The gel had a pleasantly acidic orange taste and a smooth texture in the mouth without trace of pastiness. It appeared perfectly homogeneous to the eye and had a shiny surface.
The procedure outlined in Example 2 was repeated with minor changes with a mixture of 20 parts sucrose, 1 part pectin, 0.6 part citric acid, 10 parts strawberry pulp, 0.8 parts sodium metaphosphate, and 67.6 parts water which was sterilized at 90° C for 20 minutes. The gel produced by mixing the sterilized and cooled strawberry syrup with milk had a pH of 4.35, a pleasant strawberry taste, and other properties equal to those of the gel produced in Example 2.
40 Parts sucrose, 40 parts pineapple juice, 2 parts pectin, 0.4 part citric acid, 0.8 part sodium metaphosphate, and enough water to make 100 parts were held at 75° C for 15 minutes. The syrup so obtained was canned, sterilized in hot water at 80° C for 35 minutes, cooled to ambient temperature and stored.

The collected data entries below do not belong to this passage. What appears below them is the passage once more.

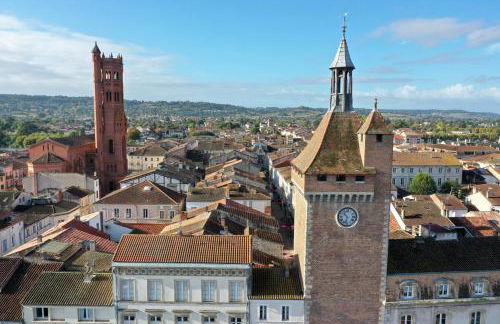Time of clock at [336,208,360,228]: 10:32
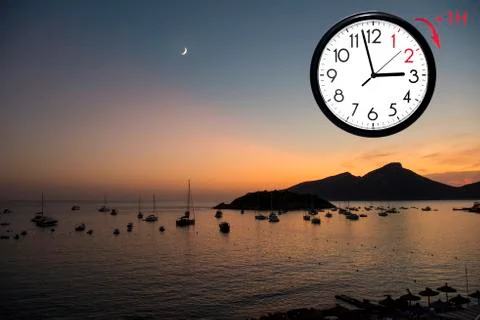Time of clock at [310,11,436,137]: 2:57
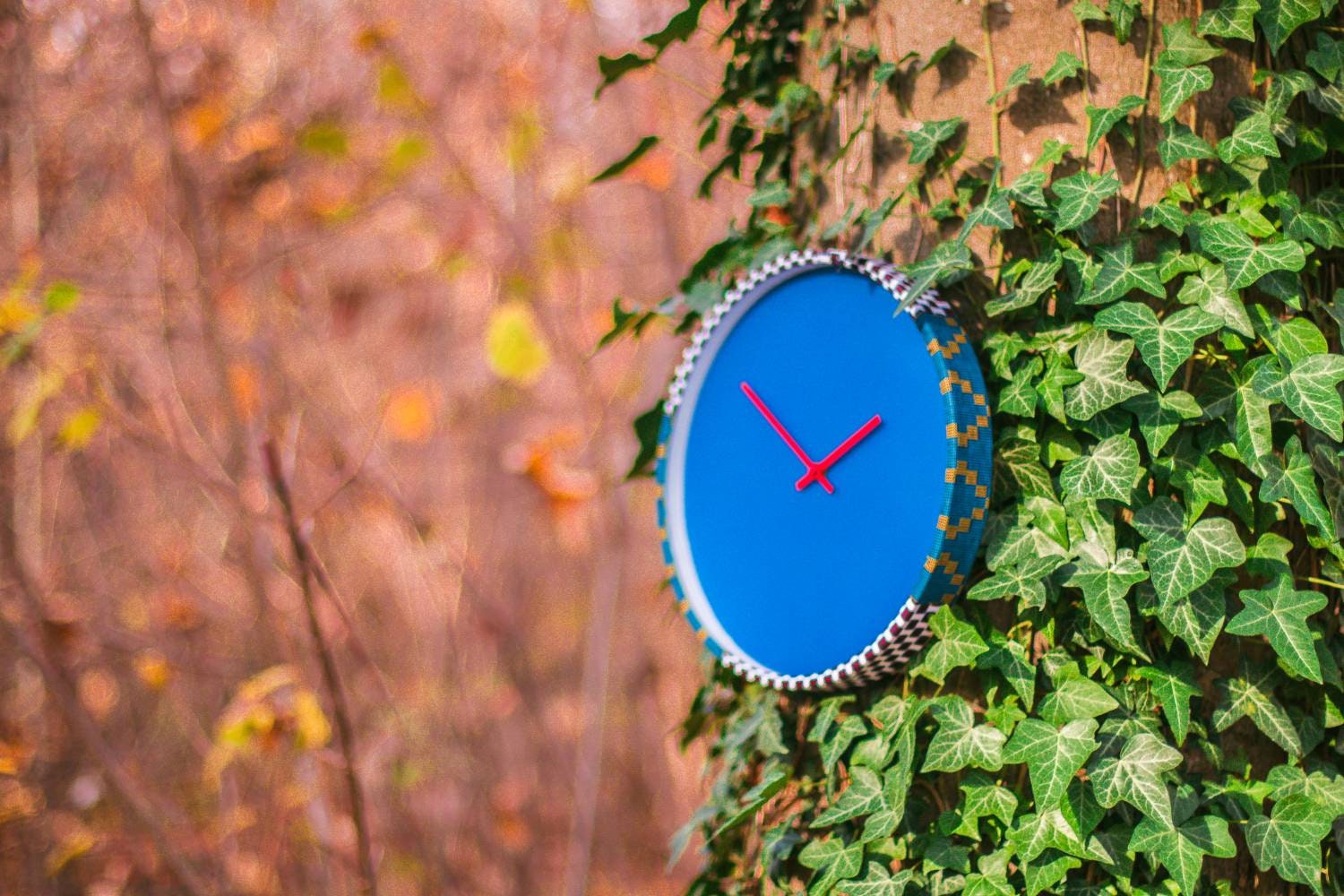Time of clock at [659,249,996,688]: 1:50
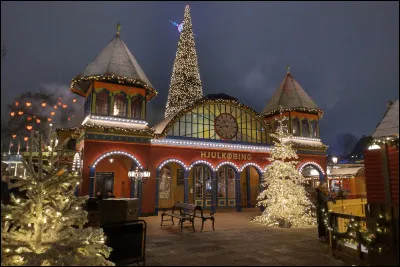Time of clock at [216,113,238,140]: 10:43
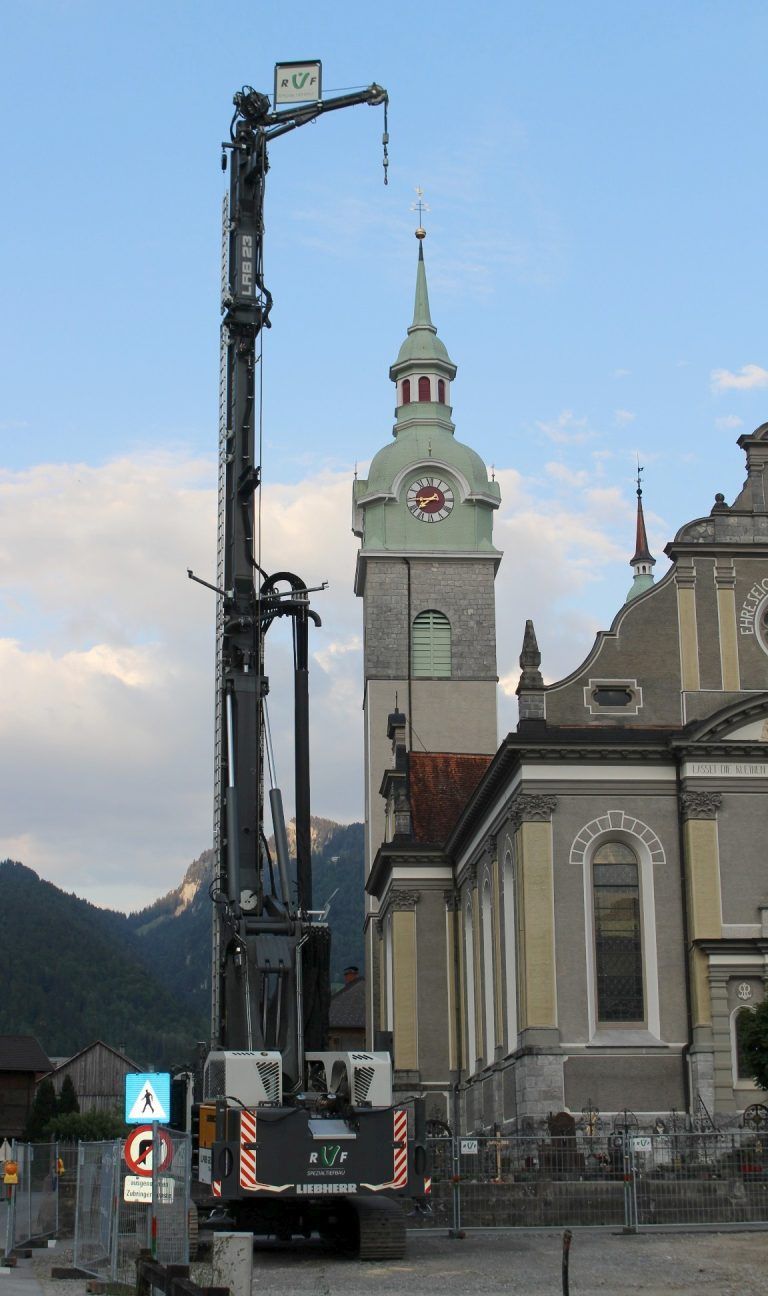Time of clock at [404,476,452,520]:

Eventually, the syrup was mixed by stirring for 20 seconds with twice its volume of soybean milk, the milk-like liquid obtained by boiling soybeans and pressing the boiled beans. The mixture had a pH of 4.5 and gelled quickly.
The gel, except for its pineapple taste and flavor, had the pleasant properties described above with reference to the gels of Examples 2 and 3.
1300 g Sucrose and 65 g pectin powder were mixed, and the mixture was dissolved in 10 liters water by stirring for 10 minutes at 80° C. The solution was spray-dried in a conventional manner, and the powder so obtained was mixed in an amount of 25 parts with 10 parts powdered skim milk solids, 0.57 part powdered citric acid, and 0.73 part powdered sodium metaphosphate. When the powder mixture was stirred into 165 parts cold water, a gel having a pH of 4.4 formed within 30 seconds.
Except for the lacking fruit flavor, the gel was closely similar to the products of Examples 2 to 4.